Data from the SKY ECC communications app, seized in a French and Dutch-led police operation, cannot be legally used in criminal proceedings, lawyers from Serbia, Bosnia and Herzegovina and Montenegro concluded in a debate in Belgrade.

At the event, on Thursday, headlined “SKY ECC communication as evidence in criminal proceedings“, organised by the Bar Association of Serbia, lawyers and law professors debated whether data from this communication, although useful in criminal proceeding, can be used as legally obtained evidence.

Belgrade University Law Faculty Professor Vanja Bajovic said that besides privacy issues, using Sky ECC communications in criminal proceedings in Serbia could violate the right to a fair trial.

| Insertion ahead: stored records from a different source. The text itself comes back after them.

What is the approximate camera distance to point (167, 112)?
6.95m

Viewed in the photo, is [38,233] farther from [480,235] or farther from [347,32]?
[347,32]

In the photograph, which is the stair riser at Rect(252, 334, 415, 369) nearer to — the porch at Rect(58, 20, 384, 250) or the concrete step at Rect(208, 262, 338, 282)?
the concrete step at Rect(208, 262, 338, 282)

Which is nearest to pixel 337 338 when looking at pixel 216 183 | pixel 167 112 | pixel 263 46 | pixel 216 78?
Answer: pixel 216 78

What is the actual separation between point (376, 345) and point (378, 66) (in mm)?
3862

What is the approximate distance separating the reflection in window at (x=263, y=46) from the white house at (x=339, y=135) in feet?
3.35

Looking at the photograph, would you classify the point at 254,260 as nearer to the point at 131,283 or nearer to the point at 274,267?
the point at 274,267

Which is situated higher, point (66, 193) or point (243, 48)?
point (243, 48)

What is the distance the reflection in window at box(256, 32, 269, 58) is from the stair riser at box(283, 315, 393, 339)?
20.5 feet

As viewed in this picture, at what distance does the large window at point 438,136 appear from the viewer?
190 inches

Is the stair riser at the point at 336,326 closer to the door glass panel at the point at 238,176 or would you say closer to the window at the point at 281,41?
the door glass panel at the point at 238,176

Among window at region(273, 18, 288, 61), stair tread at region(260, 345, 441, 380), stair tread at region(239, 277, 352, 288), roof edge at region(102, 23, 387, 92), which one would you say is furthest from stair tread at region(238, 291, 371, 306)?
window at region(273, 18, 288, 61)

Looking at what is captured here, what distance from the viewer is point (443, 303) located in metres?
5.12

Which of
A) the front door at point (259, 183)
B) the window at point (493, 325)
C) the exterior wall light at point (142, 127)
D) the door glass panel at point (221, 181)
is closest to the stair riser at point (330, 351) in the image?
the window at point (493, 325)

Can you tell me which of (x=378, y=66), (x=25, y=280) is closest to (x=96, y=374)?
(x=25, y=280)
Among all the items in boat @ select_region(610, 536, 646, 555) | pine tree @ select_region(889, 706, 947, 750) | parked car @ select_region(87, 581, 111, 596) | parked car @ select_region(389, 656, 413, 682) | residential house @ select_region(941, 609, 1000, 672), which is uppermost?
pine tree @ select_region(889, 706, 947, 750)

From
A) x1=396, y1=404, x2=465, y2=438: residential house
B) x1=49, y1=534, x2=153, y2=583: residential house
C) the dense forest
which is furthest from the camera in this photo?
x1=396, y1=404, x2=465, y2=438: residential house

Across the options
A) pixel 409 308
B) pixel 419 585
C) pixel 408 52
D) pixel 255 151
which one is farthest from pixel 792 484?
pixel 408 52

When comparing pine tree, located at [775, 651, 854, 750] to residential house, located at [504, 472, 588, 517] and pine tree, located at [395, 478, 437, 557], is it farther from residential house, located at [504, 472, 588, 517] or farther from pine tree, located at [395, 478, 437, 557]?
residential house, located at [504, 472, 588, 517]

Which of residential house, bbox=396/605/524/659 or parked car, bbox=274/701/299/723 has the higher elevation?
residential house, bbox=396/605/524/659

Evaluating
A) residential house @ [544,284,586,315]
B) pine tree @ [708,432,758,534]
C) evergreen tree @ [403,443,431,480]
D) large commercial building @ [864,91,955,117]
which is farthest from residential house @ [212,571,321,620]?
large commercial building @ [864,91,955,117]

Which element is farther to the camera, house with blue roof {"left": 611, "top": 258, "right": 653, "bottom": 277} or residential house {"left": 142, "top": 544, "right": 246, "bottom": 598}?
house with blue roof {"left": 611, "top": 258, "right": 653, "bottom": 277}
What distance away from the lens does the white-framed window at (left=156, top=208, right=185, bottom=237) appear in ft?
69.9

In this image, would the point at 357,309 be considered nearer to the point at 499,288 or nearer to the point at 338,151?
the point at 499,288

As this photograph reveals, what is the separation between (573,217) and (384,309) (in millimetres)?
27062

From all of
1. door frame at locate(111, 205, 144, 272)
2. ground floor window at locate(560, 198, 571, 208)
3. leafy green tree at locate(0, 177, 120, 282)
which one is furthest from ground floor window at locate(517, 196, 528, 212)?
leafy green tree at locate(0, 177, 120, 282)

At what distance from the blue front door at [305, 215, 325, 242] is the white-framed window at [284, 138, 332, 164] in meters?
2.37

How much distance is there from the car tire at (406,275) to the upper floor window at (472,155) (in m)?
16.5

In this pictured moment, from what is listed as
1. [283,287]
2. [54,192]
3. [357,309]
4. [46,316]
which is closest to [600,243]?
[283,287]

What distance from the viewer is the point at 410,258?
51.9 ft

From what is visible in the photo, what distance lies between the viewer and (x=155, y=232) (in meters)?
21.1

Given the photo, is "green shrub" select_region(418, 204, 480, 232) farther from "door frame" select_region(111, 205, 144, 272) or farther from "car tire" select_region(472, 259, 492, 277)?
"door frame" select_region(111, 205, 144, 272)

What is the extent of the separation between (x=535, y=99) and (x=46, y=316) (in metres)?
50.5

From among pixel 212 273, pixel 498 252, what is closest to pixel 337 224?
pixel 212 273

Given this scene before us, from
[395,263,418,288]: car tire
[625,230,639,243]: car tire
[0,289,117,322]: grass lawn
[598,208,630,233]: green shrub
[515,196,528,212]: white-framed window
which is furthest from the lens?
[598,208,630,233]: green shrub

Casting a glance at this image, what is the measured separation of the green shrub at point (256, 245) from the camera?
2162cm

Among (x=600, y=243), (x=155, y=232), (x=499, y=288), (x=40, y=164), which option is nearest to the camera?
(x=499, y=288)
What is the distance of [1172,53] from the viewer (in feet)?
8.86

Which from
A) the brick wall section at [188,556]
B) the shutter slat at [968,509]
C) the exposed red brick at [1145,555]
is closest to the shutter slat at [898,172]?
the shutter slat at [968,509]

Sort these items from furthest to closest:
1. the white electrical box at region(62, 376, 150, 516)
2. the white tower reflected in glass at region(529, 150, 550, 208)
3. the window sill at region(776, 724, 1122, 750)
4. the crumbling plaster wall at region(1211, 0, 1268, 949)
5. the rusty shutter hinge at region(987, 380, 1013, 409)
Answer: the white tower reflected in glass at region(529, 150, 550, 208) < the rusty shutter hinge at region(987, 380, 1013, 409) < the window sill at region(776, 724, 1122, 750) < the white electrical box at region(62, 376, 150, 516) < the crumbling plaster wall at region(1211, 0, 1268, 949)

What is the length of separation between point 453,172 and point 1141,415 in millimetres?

“If the defendant’s right to privacy is violated, if the evidence was obtained through [cracking] Sky, the defendant cannot know the source of the evidence or the way in which the evidence was obtained,“ she said.

Bajovic said information based on Sky ECC could be use as intelligence data, based on which police and prosecutors can later build a case, but not as the evidence itself.

“Failures of the police and prosecutor’s office cannot be ‘washed’ by the destruction of human rights,“ she added.

Miodrag Stojanovic, a lawyer from Bosnia, said the judiciary there has been facing cases related to Sky ECC since November 2022.

According to him, people were arrested, put in custody and indicted based on Sky ECC communications without a court decision on whether thisx was legally obtained evidence or not.

“The question is at what point the judicial community of Bosnia and Herzegovina willl have the strength to weigh its final decision related to the legality of the evidence,“ Stojanovic said,

The legality of obtaining such evidence is contested also in Montenegro.

Bojana Franovic Kovacevic from Montenegro’s Bar Association said that some cases in the Prosecution Office are based only on SKY ECC communications.

“The prosecution in the indictments, instead of dealing with reasonable suspicion and which decisive facts have been established in order to speak of the existence of a criminal offence, deals with analysis of French legislation,“ Franovic Kovacevic said.

When a Franco-Dutch police operation cracked the code to Sky ECC in February 2021, investigators gained access to a treasure trove of real-time evidence against a host of international crime gangs.

In Serbia, Bosnia, Albania, Montenegro and Slovenia, over 100 people have since been arrested and charged as a result of evidence obtained from Sky ECC and passed on by the French and Dutch, for crimes involving drug trafficking, murder and kidnapping.

Experts, however, warn of concerns about the legality of how the data is handed over and stored, and can this data be admissible in courts.

Last week, the Court of Bosnia and Herzegovina has handed down its first verdict based on evidence obtained through Sky ECC and Anom apps.

One of the biggest organised crime trial in Serbia, against Veljko Belivuk, which also largely relies on Sky ECC, started in Belgrade in October 2022.